Can confirm that using absolute path fixes the issue.
Hey @Dj-Polyester, we made this change in Ray 2.7 when simplifying the Ray Train/Tune storage backend to only use pyarrow
with as few "layers" on top as possible. So, this storage_path
gets fed directly into a pyarrow.fs.FileSystem
, without extra checks -- and the pyarrow API doesn't allow for a relative path by itself.
I am thinking of this solution: Documentation change PLUS raising a better exception telling you to call Path(...).resolve()
before passing it into storage_path
.
The main issue with auto-resolving relative paths into absolute paths is that the behavior on workers is a little ambiguous:
- The current working directory between workers may be different from the process that you launch the training job from. (For example, Ray Tune will change your worker cwd to the trial directory by default.)
- In this case, if the user storage path is
"./relpath"
, then it's unclear whether you should use{driver_cwd}/relpath
or{worker_cwd}/relpath
as the result/checkpoint destination.
What do you think?
@justinvyu I completely agree to the issues that can arise from trying to over-engineer the automatic resolution of relative path into absolute path, given the distributed nature of the task. I would suggest that, instead, it'd be better to just detect that a relative path was passed by a user, and to print a meaningful error message asking the user to pass in the absolute path instead. Besides, in most cases, getting the absolute path isn't that difficult of a thing to do either (pwd
).
What do you think?

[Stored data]
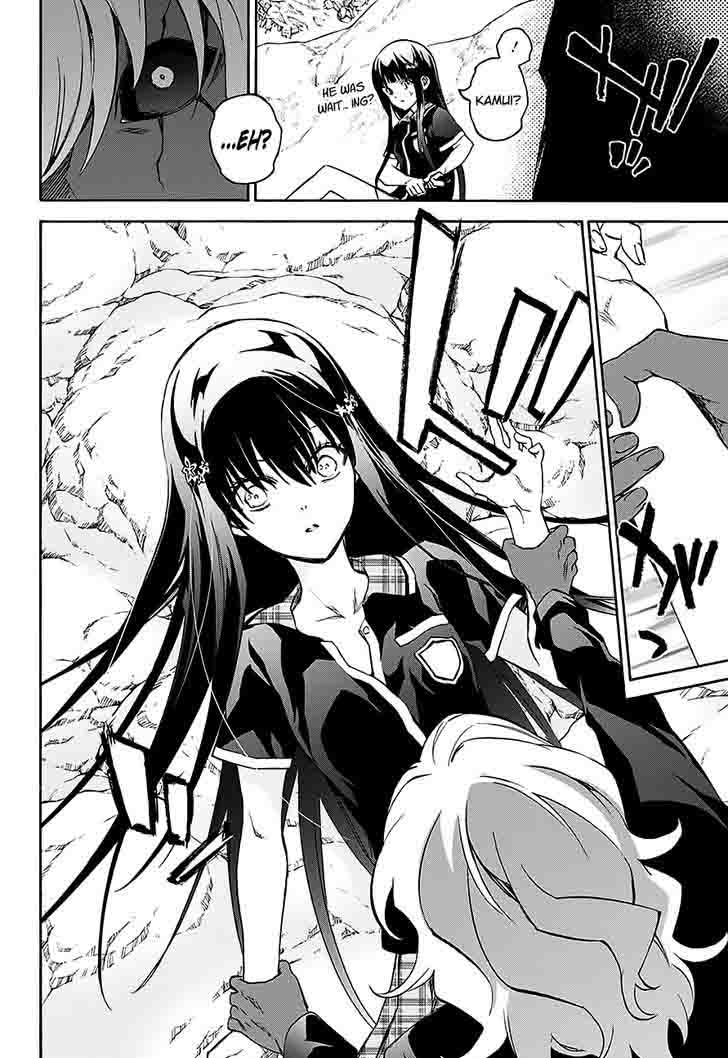Sousei No Onmyouji Adashino Benio Hen 1 31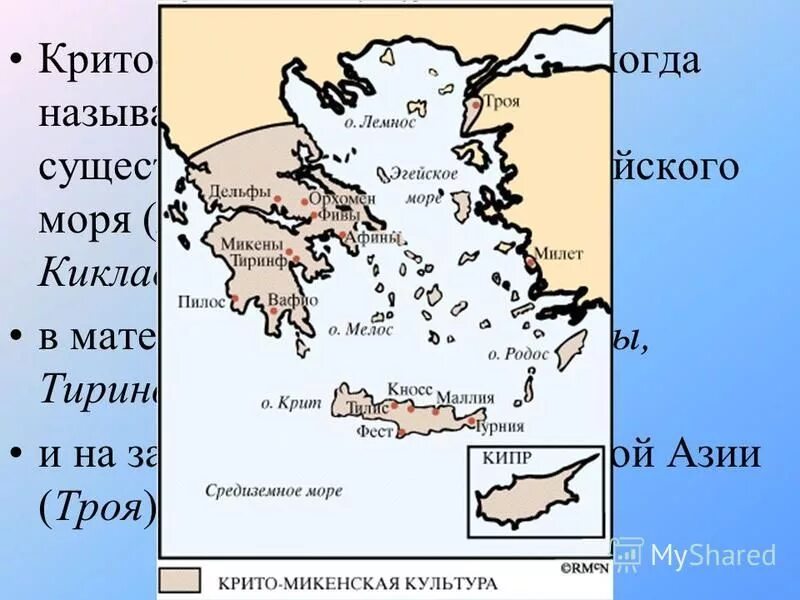 город микены на карте древней греции. крито-микенский период древней греции карта. микены на карте древней греции тиринф. древняя греция микены и троя. карта древняя греция крито микенская цивилизация.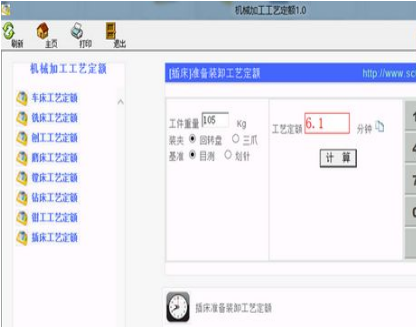 機械加工工藝定額計算器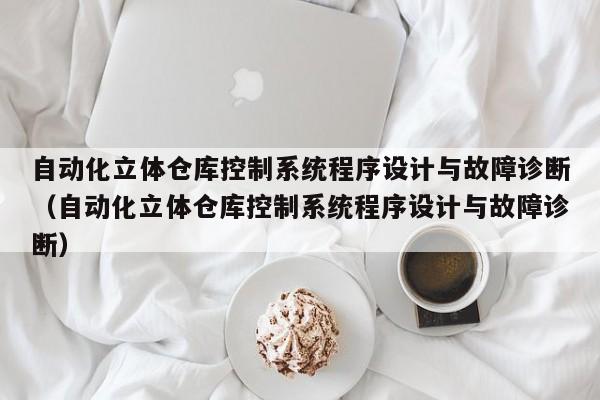 自動化立體倉庫控制系統程序設計與故障診斷（自動化立體倉庫控制系統程序設計與故障診斷）-第1張圖片-晉江速捷自動化科技有限公司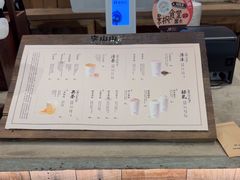 -李山山茶事(景枫店)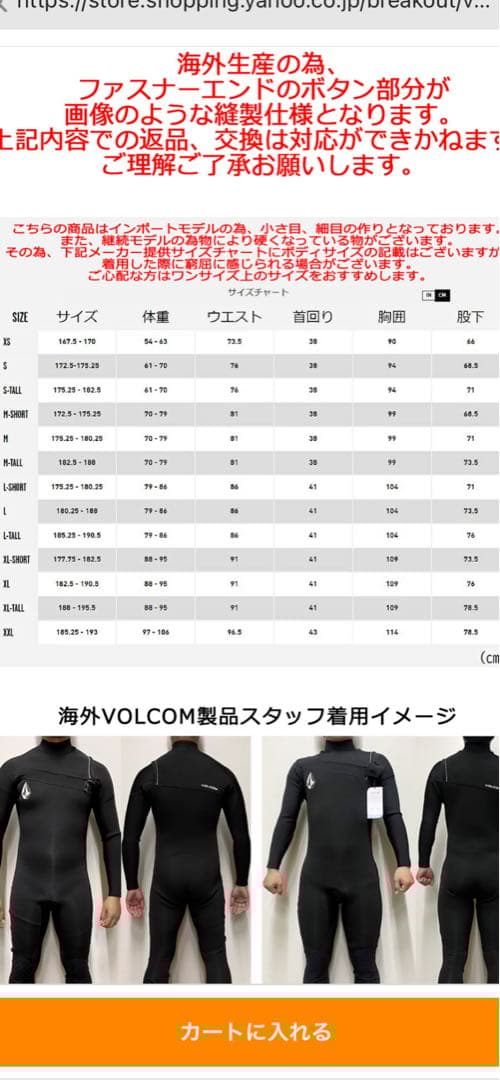 VOLCOM ボルコム チェストジップ フルスーツ 3mmｘ2mm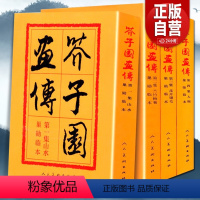 [正版]4册1464页芥子园画传画集 山水翎毛花卉梅兰竹菊人物芥子园画谱国画入门技法花鸟传统国画水墨写意初学教程巢勋临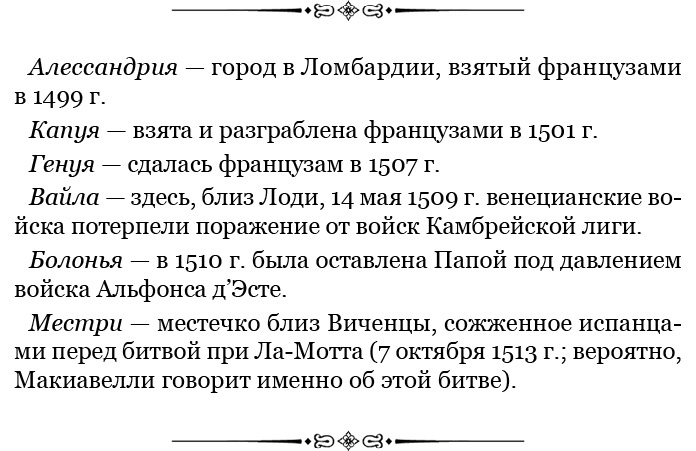 Иллюстрация к книге — Государь. Искусство войны [i_041.jpg]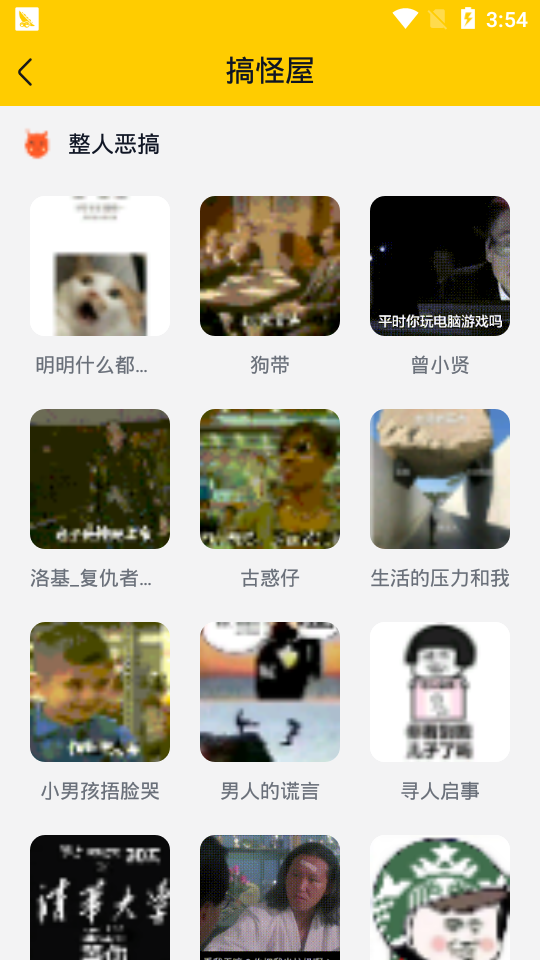 表情达人秀手机版下载_表情达人秀下载手机版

■ REQUIRED ACTIONS ■
A: Reproduce the part of the storage path thread that opens with the words containing "The main issue" and closes with "directory by default.)".
B: Condense the paragraph of the storage path thread that begins "@justinvyu I completely agree" into two sentences, keeping its main facts.
This stored data plays no part in the work here.

■ SOLUTIONS TO THE PROBLEMS ■
A:
The main issue with auto-resolving relative paths into absolute paths is that the behavior on workers is a little ambiguous:
- The current working directory between workers may be different from the process that you launch the training job from. (For example, Ray Tune will change your worker cwd to the trial directory by default.)

B: The reply agrees that automatically turning relative paths into absolute ones risks over-engineering because the task is distributed. It proposes detecting when a user passes a relative path and printing a meaningful error that asks for an absolute path, noting that an absolute path is usually easy to get (pwd).